• [Extrait du document]:
◆ ◆ ◆ ◆ ◆
Il faut bien admettre l’immense plaisir que l’on a à se replonger dans l’oeuvre d’un tel maître, tant il remet si bien en perspective ce que nous sommes, nos sentiments, nos fantasmes, nos petitesses, nos grandeurs, la beauté dissimulée par la laideur apparente de nos âmes. À l’heure d’une campagne présidentielle qui par essence est platitude et insipidité, toujours trop prosaïque et idéologique, Proust nous offre une échappatoire de haute tenue, nous rappelant s’il le fallait, qu’il faut observer les êtres humains de très très près, et non sous forme de grands ensembles, de catégories, comme la sociologie triomphante si adjointe à la politique, ne cesse de nous l’imposer.
C’est ainsi avec bonheur, qu’à l’occasion du cent cinquantième anniversaire de Proust, nous avons lu d’alléchantes nouvelles parutions.
Jean-Yves Tadié, l’auteur de la monumentale biographie de l’écrivain, revient avec un texte passionnant, Proust et la société (Gallimard). L’universitaire rappelle que si nous connaissons le Proust intérieur, psychologique, sur le bout des doigts, son lien au monde extérieur, à la société l’est moins. Lien dont d’emblée, Tadié nous dit qu’il n’a rien à voir avec le réalisme documentaire, que Proust abhorre, ce réalisme documentaire si acclamé aujourd’hui, si pauvre. Chez Proust, un pigeon de Paris n’est pas simplement un pigeon, il est naissance des fleurs, l’art antique, le septuor de Vinteuil. Quelques chapitres à ce titre sont admirables, dont celui sur sa méthode d’approche de la société. L’écrivain ne se promène pas un carnet à la main, mais cherche plutôt à élaborer sa vérité, son roman, à travers ce que lui racontent ses amis, ses connaissances, les carnets mondains des journaux et les livres, différentes couches se superposant et qui finissent par être sa matière. En outre, Proust adore les généralisations, les systèmes, les lois humaines, mais ceux-ci sont élaborés à partir du particulier.
Le peuple par exemple n’est jamais qu’une « collection d’individus ».
◆ ◆ ◆ ◆ ◆
• [Consigne]:
Dans l'extrait sur Proust, quelles sont toutes les choses qu'un pigeon de Paris devient chez lui, selon la phrase qui commence par « Chez Proust, un pigeon de Paris » ?

• [Données fournies]:
◆ ◆ ◆ ◆ ◆
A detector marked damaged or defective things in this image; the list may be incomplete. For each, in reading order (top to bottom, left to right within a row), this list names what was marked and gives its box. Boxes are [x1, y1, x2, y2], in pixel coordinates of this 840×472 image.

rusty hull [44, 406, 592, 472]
◆ ◆ ◆ ◆ ◆
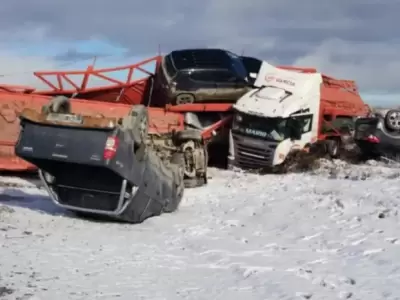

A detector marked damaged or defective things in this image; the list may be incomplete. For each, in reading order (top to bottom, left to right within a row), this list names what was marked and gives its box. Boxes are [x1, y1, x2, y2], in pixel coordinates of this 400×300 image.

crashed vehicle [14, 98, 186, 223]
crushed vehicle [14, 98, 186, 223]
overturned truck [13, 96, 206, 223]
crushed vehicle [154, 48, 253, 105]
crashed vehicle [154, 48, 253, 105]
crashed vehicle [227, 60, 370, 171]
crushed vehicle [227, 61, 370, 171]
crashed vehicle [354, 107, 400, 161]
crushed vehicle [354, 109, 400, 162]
◆ ◆ ◆ ◆ ◆
• [Réponse]:
- la naissance des fleurs
- l'art antique
- le septuor de Vinteuil